The objective function that we will minimize is the sum of the negative log likelihood evaluated at each data point \(y\).

# For comparison, MLE estimate using lm() function
arm::display(lm(y ~ x))
## lm(formula = y ~ x)
##             coef.est coef.se
## (Intercept) 1.95     1.01   
## x           0.45     1.35   
## ---
## n = 10, k = 2
## residual sd = 3.15, R-Squared = 0.01
# Negative log likelihood
log_lik <- function(theta, x, y) {
  ll <- -sum(normal_lpdf(y,
                         mu = theta[1] + theta[2] * x,
                         sigma = theta[3]))
  return(ll)
}

# MLE estimate using custom log likelihood
res <- optim(par = rep(1, 3), # initial values, to start the algorithm
             fn  = log_lik, 
             x   = x, 
             y   = y)
paste("Estimated value of a:", round(res$par[1], 2))
## [1] "Estimated value of a: 1.95"
paste("Estimated value of b:", round(res$par[2], 2))
## [1] "Estimated value of b: 0.45"
paste("Estimated value of sigma:", round(res$par[3], 2))
## [1] "Estimated value of sigma: 2.82"
paste("Objective function value:", round(res$value, 2))
## [1] "Objective function value: 24.56"

Now let’s see if we can decrease the value of the objective function by adding a quadratic term to the model.

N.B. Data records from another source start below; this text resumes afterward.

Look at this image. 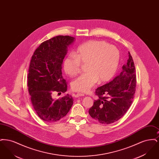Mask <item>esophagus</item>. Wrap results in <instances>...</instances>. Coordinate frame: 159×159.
<instances>
[{
    "instance_id": "1",
    "label": "esophagus",
    "mask_w": 159,
    "mask_h": 159,
    "mask_svg": "<svg viewBox=\"0 0 159 159\" xmlns=\"http://www.w3.org/2000/svg\"><path fill=\"white\" fill-rule=\"evenodd\" d=\"M83 96H84V95L83 93H77V94H76L75 97H76V98H79V97H83Z\"/></svg>"
}]
</instances>
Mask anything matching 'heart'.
<instances>
[{"mask_svg":"<svg viewBox=\"0 0 159 159\" xmlns=\"http://www.w3.org/2000/svg\"><path fill=\"white\" fill-rule=\"evenodd\" d=\"M119 52L104 41L91 40L79 46L73 54L69 55L64 62L66 73L71 77L80 72V64H86L85 73L71 83L77 92H86L99 82L108 81L115 74L119 62Z\"/></svg>","mask_w":159,"mask_h":159,"instance_id":"heart-1","label":"heart"}]
</instances>
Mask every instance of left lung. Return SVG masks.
<instances>
[{
    "mask_svg": "<svg viewBox=\"0 0 159 159\" xmlns=\"http://www.w3.org/2000/svg\"><path fill=\"white\" fill-rule=\"evenodd\" d=\"M128 53L127 63L123 66L121 73L95 91L98 98L94 101L89 114L102 124L108 125L119 120L132 103L136 77L134 62L129 52Z\"/></svg>",
    "mask_w": 159,
    "mask_h": 159,
    "instance_id": "left-lung-1",
    "label": "left lung"
}]
</instances>
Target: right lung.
<instances>
[{"label": "right lung", "instance_id": "add662e5", "mask_svg": "<svg viewBox=\"0 0 159 159\" xmlns=\"http://www.w3.org/2000/svg\"><path fill=\"white\" fill-rule=\"evenodd\" d=\"M75 38L57 36L42 43L31 60L27 85L31 102L38 116L43 121H58L66 116L73 104L69 94L60 98L53 93H65L67 83L62 76V64L68 46Z\"/></svg>", "mask_w": 159, "mask_h": 159}]
</instances>
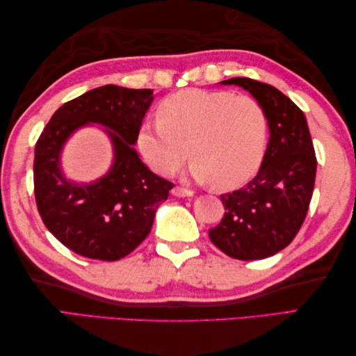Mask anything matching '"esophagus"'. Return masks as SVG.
<instances>
[{"mask_svg":"<svg viewBox=\"0 0 356 356\" xmlns=\"http://www.w3.org/2000/svg\"><path fill=\"white\" fill-rule=\"evenodd\" d=\"M172 194L176 195V197H191V195L194 194V191L188 190V188H184V186H174L172 188Z\"/></svg>","mask_w":356,"mask_h":356,"instance_id":"obj_1","label":"esophagus"}]
</instances>
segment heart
<instances>
[{
	"label": "heart",
	"mask_w": 356,
	"mask_h": 356,
	"mask_svg": "<svg viewBox=\"0 0 356 356\" xmlns=\"http://www.w3.org/2000/svg\"><path fill=\"white\" fill-rule=\"evenodd\" d=\"M156 116V124L140 125L138 148L159 176H172L188 154L191 176L199 182L214 180L220 188L246 182L259 168L268 119L254 97L182 90L159 102Z\"/></svg>",
	"instance_id": "b5f03b06"
}]
</instances>
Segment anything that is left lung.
Here are the masks:
<instances>
[{
    "label": "left lung",
    "instance_id": "8db88e82",
    "mask_svg": "<svg viewBox=\"0 0 356 356\" xmlns=\"http://www.w3.org/2000/svg\"><path fill=\"white\" fill-rule=\"evenodd\" d=\"M251 93L266 115L270 138L259 174L222 194L225 214L209 238L237 260H260L297 236L312 199L316 157L305 113L280 90L251 78L222 81Z\"/></svg>",
    "mask_w": 356,
    "mask_h": 356
}]
</instances>
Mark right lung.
<instances>
[{"instance_id":"add662e5","label":"right lung","mask_w":356,"mask_h":356,"mask_svg":"<svg viewBox=\"0 0 356 356\" xmlns=\"http://www.w3.org/2000/svg\"><path fill=\"white\" fill-rule=\"evenodd\" d=\"M151 101L149 88H93L59 107L38 139V213L45 228L73 252L104 261L124 259L147 238L159 205L168 199L174 184L149 171L131 147ZM88 122L109 128L115 163L105 178L79 187L63 179L58 154L70 134Z\"/></svg>"}]
</instances>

arm::display(lm(y ~ x + I(x^2)))
## lm(formula = y ~ x + I(x^2))
##             coef.est coef.se
## (Intercept)  3.88     0.82  
## x            2.31     0.97  
## I(x^2)      -3.84     1.04  
## ---
## n = 10, k = 3
## residual sd = 1.96, R-Squared = 0.67
log_lik_xsqr <- function(theta, x, y) {
  ll <- -sum(normal_lpdf(y,
                         mu = theta[1] + theta[2]*x + theta[3]*(x^2),
                         sigma = theta[4]))
  return(ll)
}
res_xsqr <- optim(par = rep(1, 4), 
                  fn  = log_lik_xsqr, 
                  x   = x, 
                  y   = y)
round(res_xsqr$par, 2)
## [1]  3.88  2.31 -3.84  1.64
paste("Objective function value:", round(res_xsqr$value, 2))
## [1] "Objective function value: 19.12"

Not surprisingly, the value of the objective function is lower and \(R^2\) is higher.

What happens when we increase \(n\), by say 10-fold. We still get the reduction in the objective function value but it is a lot smaller in percentage terms.